← Back to Publications

Natural Language Processing for Theoretical Framework Selection in Engineering Education Research

C. Berdanier, C. McComb, and W. Zhu
2020, IEEE Frontier in Education Conference

This research paper presents recent work exploring the power of natural language processing (NLP) methods applied to qualitative engineering education data. As NLP and other machine learning methods are developed for qualitative data, it is important to prioritize the role that theory plays in rigorous qualitative research, where the selection of a theoretical framework serves as the lens by which the research project is framed, results are analyzed, and findings are brought to light. Indeed, the view from a different theoretical lens can highlight novel or new findings. In this work, we seek to explore the viability of NLP methods for helping researchers select appropriate frameworks. In this work, we present our method to train a Python-based NLP algorithm to analyze an existing data set of interview data using one theoretical lens: Community of Practice theory, an oft-used theory in graduate education literature, which is the topic of the interview corpus to investigate.
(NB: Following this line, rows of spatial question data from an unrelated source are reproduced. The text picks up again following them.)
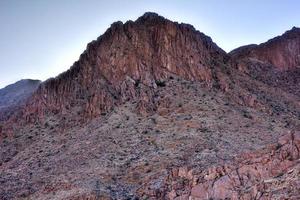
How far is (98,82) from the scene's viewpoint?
7450cm

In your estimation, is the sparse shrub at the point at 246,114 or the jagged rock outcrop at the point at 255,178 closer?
the jagged rock outcrop at the point at 255,178

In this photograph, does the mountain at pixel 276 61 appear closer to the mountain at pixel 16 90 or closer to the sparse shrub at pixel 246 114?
the sparse shrub at pixel 246 114

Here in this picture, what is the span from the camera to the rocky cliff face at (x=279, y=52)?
98.9 m

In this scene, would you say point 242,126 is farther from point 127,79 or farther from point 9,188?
point 9,188

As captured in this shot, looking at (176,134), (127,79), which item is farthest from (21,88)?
(176,134)

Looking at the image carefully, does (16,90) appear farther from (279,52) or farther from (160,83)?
(160,83)

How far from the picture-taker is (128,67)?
74.4 m

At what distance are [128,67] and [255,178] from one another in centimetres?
4051

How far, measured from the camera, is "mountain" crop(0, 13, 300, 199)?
5044cm

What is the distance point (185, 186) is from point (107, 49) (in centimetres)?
4011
We present and test two methods for developing dictionaries by which to train the algorithm: An expert-curated dictionary and a machine-generated dictionary compiled by mining the theoretical framework sections of published literature employing Community of Practice theory. We apply these two dictionaries to analyze a corpus of 54 interview transcripts investigating graduate engineering attrition. The high dimensional data from NLP can be compared using Principal Component Analysis (PCA) visualization and pairwise distance plots to determine which method results in the most well-defined structure indicating agreement between the dictionary and the corpus of interview transcripts. In the discussion, we highlight opportunities for using these automated methods to help researchers with qualitative data analysis and warn against potential dangers and ethical ramifications for using machine learning and NLP for social science data. This work will have impact on the disciplinary communities working to embed computational language-based methods into engineering education research, and for the qualitative methods communities across social science and education disciplines.